**TASKS FOR THIS EXERCISE**
1. From the reading-list post below, list each book title given as a heading, along with its author.
2. Answer these questions using the reading-list post below:
(a) How many books did the writer pick up at the library?
(b) What is the name of the robot that cares for Eva Nine?
(c) In what year is Illuminae set?

Last month was a slow reading month for me because I was super sick with the flu — sick enough that I even found reading difficult. I am feeling more like myself now and am happy to be back sharing my bookish thoughts with you all! But I got lots of reading to catch-up on.
Before I got sick I had made a visit to my local library and I was a bit overly optimistic about what I could read and picked up 5 books. After renewing the books, I am still interested in reading what I borrowed so this month I am all about library books.
Starting off my reading month is finishing Never Let Me Go, because I got part way through it in February and it’s a past favourite. All the other books I have listed below are borrowed from the library. Depending on if I like these library picks as much as I hope I will, I plan pick up my own copy from the bookstore.
Never Let Me Go by Kazuo Ishiguro
“Hailsham seems like a pleasant English boarding school, far from the influences of the city. Its students are well tended and supported, trained in art and literature, and become just the sort of people the world wants them to be. But, curiously, they are taught nothing of the outside world and are allowed little contact with it.
Within the grounds of Hailsham, Kathy grows from schoolgirl to young woman, but it’s only when she and her friends Ruth and Tommy leave the safe grounds of the school (as they always knew they would) that they realize the full truth of what Hailsham is.
Never Let Me Go breaks through the boundaries of the literary novel. It is a gripping mystery, a beautiful love story, and also a scathing critique of human arrogance and a moral examination of how we treat the vulnerable and different in our society. In exploring the themes of memory and the impact of the past, Ishiguro takes on the idea of a possible future to create his most moving and powerful book to date.” (Goodreads)
The Search for WondLa by Tony DiTerlizzi
“Eva Nine is a curious and sensitive twelve-year-old who has existed only in a subterranean home called Sanctuary, cared for by a robot named Muthr. Eva’s great desire is to go aboveground, and her wish comes true, though not as she had imagined. On the surface, Eva goes in search of other humans–she has never met one–and soon meets both friend and foe.” (Goodreads)
Illuminae by Amie Kaufman
“This morning, Kady thought breaking up with Ezra was the hardest thing she’d have to do.
This afternoon, her planet was invaded.
The year is 2575, and two rival megacorporations are at war over a planet that’s little more than an ice-covered speck at the edge of the universe. Too bad nobody thought to warn the people living on it. With enemy fire raining down on them, Kady and Ezra—who are barely even talking to each other—are forced to fight their way onto an evacuating fleet, with an enemy warship in hot pursuit.
But their problems are just getting started. A deadly plague has broken out and is mutating, with terrifying results; the fleet’s AI, which should be protecting them, may actually be their enemy; and nobody in charge will say what’s really going on. As Kady hacks into a tangled web of data to find the truth, it’s clear only one person can help her bring it all to light: the ex-boyfriend she swore she’d never speak to again.

**DATASET ENTRIES**
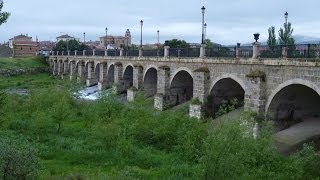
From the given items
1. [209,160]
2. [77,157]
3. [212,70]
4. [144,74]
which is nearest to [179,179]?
[209,160]

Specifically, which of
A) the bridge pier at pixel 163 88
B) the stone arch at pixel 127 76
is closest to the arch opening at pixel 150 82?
the stone arch at pixel 127 76

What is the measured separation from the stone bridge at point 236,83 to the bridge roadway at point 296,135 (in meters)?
0.93

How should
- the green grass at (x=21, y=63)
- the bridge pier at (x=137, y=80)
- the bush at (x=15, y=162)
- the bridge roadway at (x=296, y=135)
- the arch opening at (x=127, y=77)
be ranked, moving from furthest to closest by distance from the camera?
the green grass at (x=21, y=63)
the arch opening at (x=127, y=77)
the bridge pier at (x=137, y=80)
the bridge roadway at (x=296, y=135)
the bush at (x=15, y=162)

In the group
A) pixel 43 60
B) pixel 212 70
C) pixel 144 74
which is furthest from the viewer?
pixel 43 60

**SET OF ANSWERS**
1.
Never Let Me Go by Kazuo Ishiguro
The Search for WondLa by Tony DiTerlizzi
Illuminae by Amie Kaufman

2.
(a) 5
(b) Muthr
(c) 2575